____ RECORDS SUPPLIED

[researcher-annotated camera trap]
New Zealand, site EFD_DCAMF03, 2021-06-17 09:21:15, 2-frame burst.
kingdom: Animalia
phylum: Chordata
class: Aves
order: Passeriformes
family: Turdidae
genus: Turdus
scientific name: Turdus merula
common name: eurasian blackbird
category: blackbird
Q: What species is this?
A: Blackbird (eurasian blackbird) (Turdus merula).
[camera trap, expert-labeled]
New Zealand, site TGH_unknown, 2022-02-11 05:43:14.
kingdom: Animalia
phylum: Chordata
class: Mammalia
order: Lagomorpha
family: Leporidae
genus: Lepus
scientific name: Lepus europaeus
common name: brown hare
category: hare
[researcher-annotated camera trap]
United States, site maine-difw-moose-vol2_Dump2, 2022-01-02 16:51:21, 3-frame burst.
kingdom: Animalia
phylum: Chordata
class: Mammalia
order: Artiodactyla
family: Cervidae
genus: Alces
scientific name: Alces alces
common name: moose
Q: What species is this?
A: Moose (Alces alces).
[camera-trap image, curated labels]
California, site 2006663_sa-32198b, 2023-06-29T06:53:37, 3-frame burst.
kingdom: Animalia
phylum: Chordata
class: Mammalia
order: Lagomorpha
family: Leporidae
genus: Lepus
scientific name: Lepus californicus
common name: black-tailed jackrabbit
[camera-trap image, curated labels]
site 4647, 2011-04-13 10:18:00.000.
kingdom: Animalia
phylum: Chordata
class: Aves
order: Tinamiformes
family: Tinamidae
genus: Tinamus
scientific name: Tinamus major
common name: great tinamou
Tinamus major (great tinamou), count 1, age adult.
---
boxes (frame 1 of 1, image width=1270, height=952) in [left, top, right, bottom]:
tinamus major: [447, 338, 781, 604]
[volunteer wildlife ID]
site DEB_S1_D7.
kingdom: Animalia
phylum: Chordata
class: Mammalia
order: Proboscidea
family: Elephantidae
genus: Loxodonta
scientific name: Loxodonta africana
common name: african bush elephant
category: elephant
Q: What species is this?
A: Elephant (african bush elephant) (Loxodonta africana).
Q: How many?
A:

________

● **WORK INSTRUCTIONS**:
Write out the records above exactly, from the opening line to the line with "genus: Loxodonta", including both, with nothing added.

● **EXPECTED OUTPUT**:
[researcher-annotated camera trap]
New Zealand, site EFD_DCAMF03, 2021-06-17 09:21:15, 2-frame burst.
kingdom: Animalia
phylum: Chordata
class: Aves
order: Passeriformes
family: Turdidae
genus: Turdus
scientific name: Turdus merula
common name: eurasian blackbird
category: blackbird
Q: What species is this?
A: Blackbird (eurasian blackbird) (Turdus merula).
[camera trap, expert-labeled]
New Zealand, site TGH_unknown, 2022-02-11 05:43:14.
kingdom: Animalia
phylum: Chordata
class: Mammalia
order: Lagomorpha
family: Leporidae
genus: Lepus
scientific name: Lepus europaeus
common name: brown hare
category: hare
[researcher-annotated camera trap]
United States, site maine-difw-moose-vol2_Dump2, 2022-01-02 16:51:21, 3-frame burst.
kingdom: Animalia
phylum: Chordata
class: Mammalia
order: Artiodactyla
family: Cervidae
genus: Alces
scientific name: Alces alces
common name: moose
Q: What species is this?
A: Moose (Alces alces).
[camera-trap image, curated labels]
California, site 2006663_sa-32198b, 2023-06-29T06:53:37, 3-frame burst.
kingdom: Animalia
phylum: Chordata
class: Mammalia
order: Lagomorpha
family: Leporidae
genus: Lepus
scientific name: Lepus californicus
common name: black-tailed jackrabbit
[camera-trap image, curated labels]
site 4647, 2011-04-13 10:18:00.000.
kingdom: Animalia
phylum: Chordata
class: Aves
order: Tinamiformes
family: Tinamidae
genus: Tinamus
scientific name: Tinamus major
common name: great tinamou
Tinamus major (great tinamou), count 1, age adult.
---
boxes (frame 1 of 1, image width=1270, height=952) in [left, top, right, bottom]:
tinamus major: [447, 338, 781, 604]
[volunteer wildlife ID]
site DEB_S1_D7.
kingdom: Animalia
phylum: Chordata
class: Mammalia
order: Proboscidea
family: Elephantidae
genus: Loxodonta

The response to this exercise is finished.